Researchers have discovered a remarkable way to make organic solar cells more robust, including conferring resistance to oxygen, water, and light.
The market for organic solar cells is expected to grow more than 20 percent between 2017 and 2020, driven by advantages over traditional silicon solar cells. Manufacturers can mass produce organic solar cells at scale with roll-to-roll processing. It’s easy to find the materials comprising them in the earth and scientists could apply them to solar cells through green chemistry.
The cells can be semitransparent and therefore less visually intrusive—meaning they can be mounted on windows or screens and are ideal for mobile devices; they are ultra-flexible and can stretch; and they can be ultra-lightweight.
Unlike silicon solar cells, however, organic cells are highly vulnerable to moisture, oxygen, and sunlight itself. State-of-the-art remediation involves incapsulating the cell, which adds to production cost and unit weight, while reducing efficiency.
“…if you look at the obvious use case for solar panels, you have to make sure organic photovoltaics can compete against silicon on rooftops, in rain and snow.”
To address these problems, researchers ended up removing, not adding, material.
The researchers performed the molecular equivalent of hair removal by waxing: they employed an adhesive tape to strip the electron-accepting molecules—the conjugated fullerene derivative Phenyl-C61-butyric acid methyl ester (PCBM)—from the topmost surface of the photoactive layer of the solar cell, leaving only non-reactive organic polymers exposed. One of the major culprits in device degradation is the oxidation of these fullerene derivatives.

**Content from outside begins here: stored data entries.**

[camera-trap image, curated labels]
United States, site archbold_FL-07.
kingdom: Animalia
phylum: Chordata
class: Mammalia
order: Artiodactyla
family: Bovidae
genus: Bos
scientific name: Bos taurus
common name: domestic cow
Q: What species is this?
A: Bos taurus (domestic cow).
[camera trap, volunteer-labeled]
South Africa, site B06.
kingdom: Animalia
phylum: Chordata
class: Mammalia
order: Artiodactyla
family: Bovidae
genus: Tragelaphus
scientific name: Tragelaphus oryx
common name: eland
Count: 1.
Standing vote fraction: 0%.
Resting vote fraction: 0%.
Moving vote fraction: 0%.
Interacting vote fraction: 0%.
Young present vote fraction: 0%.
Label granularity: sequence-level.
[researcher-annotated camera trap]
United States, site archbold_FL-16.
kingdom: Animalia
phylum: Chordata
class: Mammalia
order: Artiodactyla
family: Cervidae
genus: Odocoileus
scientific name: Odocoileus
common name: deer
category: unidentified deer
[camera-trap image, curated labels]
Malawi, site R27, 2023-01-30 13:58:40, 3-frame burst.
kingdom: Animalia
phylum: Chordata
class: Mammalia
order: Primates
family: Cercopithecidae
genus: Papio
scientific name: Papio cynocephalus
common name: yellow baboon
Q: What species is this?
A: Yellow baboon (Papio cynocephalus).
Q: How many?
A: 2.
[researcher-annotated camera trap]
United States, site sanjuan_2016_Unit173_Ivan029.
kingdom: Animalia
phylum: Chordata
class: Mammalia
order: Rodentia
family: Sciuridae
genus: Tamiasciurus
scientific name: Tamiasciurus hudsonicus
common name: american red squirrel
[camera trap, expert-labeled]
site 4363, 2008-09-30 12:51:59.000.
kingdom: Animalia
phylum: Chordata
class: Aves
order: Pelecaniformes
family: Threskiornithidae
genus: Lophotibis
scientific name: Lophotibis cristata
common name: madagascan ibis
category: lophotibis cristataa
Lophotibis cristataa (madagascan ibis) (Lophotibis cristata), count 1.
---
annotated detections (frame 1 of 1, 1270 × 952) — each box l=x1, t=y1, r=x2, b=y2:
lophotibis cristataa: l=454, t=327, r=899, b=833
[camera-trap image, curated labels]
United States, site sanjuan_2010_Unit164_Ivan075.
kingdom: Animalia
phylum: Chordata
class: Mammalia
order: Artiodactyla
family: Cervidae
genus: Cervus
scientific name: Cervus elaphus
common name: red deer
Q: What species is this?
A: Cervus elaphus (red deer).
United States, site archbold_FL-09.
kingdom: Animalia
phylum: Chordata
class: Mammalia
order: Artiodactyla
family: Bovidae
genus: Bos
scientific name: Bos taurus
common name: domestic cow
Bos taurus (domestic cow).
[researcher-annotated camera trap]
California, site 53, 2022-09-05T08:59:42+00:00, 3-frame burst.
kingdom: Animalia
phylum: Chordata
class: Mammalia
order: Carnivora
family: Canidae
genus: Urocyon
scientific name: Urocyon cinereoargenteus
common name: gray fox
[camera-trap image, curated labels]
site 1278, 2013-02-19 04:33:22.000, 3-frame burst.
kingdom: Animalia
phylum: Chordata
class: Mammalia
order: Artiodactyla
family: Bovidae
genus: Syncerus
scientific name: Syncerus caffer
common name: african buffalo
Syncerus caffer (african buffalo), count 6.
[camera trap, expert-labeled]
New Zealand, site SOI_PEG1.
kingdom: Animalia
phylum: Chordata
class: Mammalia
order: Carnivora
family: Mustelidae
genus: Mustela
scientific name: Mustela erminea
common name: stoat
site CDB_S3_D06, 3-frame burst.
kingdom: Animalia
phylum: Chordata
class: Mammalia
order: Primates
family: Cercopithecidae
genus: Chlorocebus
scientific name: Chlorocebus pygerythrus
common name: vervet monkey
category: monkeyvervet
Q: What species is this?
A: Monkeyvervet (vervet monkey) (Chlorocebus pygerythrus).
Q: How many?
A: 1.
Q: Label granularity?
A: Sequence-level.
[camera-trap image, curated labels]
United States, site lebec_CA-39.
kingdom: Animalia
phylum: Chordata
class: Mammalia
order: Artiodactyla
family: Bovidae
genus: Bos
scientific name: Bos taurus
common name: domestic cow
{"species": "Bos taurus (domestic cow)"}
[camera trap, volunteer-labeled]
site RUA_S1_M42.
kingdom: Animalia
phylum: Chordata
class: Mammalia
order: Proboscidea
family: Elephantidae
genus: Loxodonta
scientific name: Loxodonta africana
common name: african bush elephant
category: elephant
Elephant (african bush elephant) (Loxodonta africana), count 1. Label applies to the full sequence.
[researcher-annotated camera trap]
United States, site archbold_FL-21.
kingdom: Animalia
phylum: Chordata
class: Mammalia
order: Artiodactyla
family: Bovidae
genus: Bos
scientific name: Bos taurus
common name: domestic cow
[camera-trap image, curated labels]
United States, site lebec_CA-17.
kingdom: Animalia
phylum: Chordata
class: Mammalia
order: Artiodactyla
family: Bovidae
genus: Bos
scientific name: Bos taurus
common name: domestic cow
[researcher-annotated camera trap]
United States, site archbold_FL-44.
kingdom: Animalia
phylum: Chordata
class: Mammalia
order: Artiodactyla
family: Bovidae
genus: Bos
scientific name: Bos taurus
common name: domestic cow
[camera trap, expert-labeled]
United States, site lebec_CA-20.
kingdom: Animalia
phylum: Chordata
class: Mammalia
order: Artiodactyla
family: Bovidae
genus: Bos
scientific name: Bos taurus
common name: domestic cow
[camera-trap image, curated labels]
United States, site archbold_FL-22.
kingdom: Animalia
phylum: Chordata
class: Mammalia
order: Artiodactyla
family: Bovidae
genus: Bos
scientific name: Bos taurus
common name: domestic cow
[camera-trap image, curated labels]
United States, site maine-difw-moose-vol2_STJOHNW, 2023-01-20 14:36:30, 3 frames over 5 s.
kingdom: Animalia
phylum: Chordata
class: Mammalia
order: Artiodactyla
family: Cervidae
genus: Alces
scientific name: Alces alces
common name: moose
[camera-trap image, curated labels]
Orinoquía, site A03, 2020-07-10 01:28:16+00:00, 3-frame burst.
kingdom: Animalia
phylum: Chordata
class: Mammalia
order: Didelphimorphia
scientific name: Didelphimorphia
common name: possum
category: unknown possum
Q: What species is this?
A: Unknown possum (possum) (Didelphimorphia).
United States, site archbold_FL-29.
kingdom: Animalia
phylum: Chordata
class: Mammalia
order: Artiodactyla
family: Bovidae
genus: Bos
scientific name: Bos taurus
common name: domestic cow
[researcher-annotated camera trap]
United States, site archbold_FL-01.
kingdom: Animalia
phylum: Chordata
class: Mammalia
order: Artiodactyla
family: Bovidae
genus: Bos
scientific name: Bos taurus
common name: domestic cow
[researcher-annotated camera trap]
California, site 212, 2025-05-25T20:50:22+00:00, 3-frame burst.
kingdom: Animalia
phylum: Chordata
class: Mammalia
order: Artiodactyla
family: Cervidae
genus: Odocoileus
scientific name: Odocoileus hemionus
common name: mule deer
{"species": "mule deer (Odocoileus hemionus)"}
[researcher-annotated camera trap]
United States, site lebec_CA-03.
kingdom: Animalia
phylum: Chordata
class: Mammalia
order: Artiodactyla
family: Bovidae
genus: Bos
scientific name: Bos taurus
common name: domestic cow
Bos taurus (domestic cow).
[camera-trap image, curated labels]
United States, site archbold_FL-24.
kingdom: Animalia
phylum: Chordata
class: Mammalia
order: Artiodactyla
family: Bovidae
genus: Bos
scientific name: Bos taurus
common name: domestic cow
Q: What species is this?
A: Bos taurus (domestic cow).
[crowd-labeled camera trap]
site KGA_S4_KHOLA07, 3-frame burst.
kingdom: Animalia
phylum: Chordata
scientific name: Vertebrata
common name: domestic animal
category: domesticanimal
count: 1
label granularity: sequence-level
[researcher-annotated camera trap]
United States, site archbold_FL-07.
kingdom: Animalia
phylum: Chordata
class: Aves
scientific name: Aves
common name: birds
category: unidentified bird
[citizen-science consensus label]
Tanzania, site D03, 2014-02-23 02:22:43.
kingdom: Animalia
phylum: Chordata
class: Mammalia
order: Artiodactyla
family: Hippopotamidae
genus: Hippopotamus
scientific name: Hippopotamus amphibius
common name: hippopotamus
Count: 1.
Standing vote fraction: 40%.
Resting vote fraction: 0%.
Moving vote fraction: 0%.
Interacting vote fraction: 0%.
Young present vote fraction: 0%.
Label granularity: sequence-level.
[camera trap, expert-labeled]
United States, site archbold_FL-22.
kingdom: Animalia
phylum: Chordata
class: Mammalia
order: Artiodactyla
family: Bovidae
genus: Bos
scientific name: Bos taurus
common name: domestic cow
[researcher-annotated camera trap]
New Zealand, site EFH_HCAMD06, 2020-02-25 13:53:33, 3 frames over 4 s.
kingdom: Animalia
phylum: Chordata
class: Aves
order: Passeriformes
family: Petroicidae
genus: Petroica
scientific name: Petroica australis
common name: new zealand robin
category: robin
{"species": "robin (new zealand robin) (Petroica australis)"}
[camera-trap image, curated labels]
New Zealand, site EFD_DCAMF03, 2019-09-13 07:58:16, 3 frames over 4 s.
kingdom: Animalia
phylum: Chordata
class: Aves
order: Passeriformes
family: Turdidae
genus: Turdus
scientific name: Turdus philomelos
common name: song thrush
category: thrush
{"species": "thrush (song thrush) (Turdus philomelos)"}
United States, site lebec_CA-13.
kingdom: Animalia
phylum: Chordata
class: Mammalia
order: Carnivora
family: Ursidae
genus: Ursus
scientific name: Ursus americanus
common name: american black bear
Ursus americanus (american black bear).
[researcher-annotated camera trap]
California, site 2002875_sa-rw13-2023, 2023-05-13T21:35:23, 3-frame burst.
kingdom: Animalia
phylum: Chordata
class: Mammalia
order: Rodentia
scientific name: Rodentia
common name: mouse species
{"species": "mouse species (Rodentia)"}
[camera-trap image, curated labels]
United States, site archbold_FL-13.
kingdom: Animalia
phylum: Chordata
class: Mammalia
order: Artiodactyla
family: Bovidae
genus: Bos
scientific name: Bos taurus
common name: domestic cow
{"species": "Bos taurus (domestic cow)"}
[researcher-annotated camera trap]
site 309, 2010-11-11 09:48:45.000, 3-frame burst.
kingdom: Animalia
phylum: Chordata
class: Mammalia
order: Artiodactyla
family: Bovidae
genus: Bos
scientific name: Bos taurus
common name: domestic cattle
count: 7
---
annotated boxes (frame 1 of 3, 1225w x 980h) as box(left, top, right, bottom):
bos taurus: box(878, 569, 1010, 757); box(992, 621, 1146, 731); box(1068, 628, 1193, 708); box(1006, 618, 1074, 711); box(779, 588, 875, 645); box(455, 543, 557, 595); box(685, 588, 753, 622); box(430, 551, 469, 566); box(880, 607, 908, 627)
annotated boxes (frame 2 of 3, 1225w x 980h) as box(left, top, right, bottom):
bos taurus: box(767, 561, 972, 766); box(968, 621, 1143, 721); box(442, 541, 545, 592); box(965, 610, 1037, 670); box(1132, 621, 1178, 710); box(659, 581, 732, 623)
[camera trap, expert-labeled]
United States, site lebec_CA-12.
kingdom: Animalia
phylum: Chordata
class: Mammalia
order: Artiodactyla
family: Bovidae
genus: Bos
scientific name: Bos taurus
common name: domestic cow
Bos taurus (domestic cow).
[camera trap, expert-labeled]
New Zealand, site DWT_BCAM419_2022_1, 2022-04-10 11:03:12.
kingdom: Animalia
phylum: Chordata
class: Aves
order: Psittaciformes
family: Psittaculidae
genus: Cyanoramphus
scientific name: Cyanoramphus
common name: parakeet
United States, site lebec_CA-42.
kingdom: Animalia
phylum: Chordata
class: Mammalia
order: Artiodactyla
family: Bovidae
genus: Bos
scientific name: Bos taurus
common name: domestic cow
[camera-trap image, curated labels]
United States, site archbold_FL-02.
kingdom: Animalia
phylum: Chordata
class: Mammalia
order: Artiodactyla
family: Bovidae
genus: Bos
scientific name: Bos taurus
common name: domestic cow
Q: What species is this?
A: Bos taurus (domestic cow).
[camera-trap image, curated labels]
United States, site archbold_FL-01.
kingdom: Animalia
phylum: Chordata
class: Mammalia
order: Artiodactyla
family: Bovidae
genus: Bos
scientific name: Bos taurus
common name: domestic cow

Removing PCBM from the exposed film surface reduces the chance of encounters with oxidation sources such as oxygen molecules and water, the latter being especially damaging to PCBM.
For their paper in ACS Energy Letters, the team tested an organic cell whose active layer is a blend of PCBM and the more resilient conjugated polymer, poly(3-hexylthiophene) (P3HT). After applying the adhesive tape to the surface of the photoactive layer of the film, they treated the cell with heat and pressure, and, once the film had returned to room temperature, slowly removed the tape from the film surface.
Afterward, only six percent of the PCBM acceptor components remained, according to the investigators, creating a polymer-rich surface. They explain that this minimized contact of the fullerene electron acceptors with oxygen and water molecules, while the polymer-rich surface dramatically enhanced the adhesion between the photoactive layer and the top metal electrode, which happens to prevent another problem that comes with flexion: delamination of the electrode.
“Our results finally demonstrate that the selective removal of electron acceptors near the top electrode leads to highly durable organic solar cells that can even function underwater without encapsulation,” says André Taylor, professor of chemical and biomolecular engineering at the New York University Tandon School of Engineering.
“We demonstrated how much longer the cell lasts under exposure to water without significant efficiency loss,” says Jaemin Kong, a postdoctoral researcher.
“Moreover, using our tape stripping technique we can control the compositional distribution in a vertical direction of the photoactive layer, which consequently leads to better charge extraction out of the solar cells,” Kong says.
Taylor says post-procedure stress tests included subjecting the solar units to 10,000 cycles of bending to demonstrate that the technique is robust. He explains that it also confers water resistance to organic solar cells, a boon for products such as solar-powered diving watches.
“But if you look at the obvious use case for solar panels, you have to make sure organic photovoltaics can compete against silicon on rooftops, in rain and snow. This is where organic solar cells simply have not been able to compete for a long time. We are showing a pathway to making this possible,” says Taylor.
A grant from the National Science Foundation and an NSF Presidential Early Career Award for Scientists and Engineers supported the research. Additional researchers at Yale University’s Transformative Materials and Devices lab contributed to the work.